Supplied material:
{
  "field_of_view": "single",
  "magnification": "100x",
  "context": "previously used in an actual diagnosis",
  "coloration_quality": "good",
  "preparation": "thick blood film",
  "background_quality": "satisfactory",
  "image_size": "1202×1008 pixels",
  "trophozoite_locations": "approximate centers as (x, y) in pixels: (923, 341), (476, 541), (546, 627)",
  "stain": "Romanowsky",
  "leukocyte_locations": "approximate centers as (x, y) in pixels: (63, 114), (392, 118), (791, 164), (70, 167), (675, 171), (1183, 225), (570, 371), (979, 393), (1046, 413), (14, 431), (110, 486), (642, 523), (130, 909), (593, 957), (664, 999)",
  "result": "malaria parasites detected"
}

---

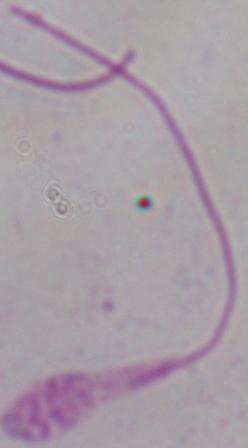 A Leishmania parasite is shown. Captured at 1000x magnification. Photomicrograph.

How to complete this task:
Identify every line above with the string "approximate" in it. Copy those lines.

Result:
  "trophozoite_locations": "approximate centers as (x, y) in pixels: (923, 341), (476, 541), (546, 627)",
  "leukocyte_locations": "approximate centers as (x, y) in pixels: (63, 114), (392, 118), (791, 164), (70, 167), (675, 171), (1183, 225), (570, 371), (979, 393), (1046, 413), (14, 431), (110, 486), (642, 523), (130, 909), (593, 957), (664, 999)",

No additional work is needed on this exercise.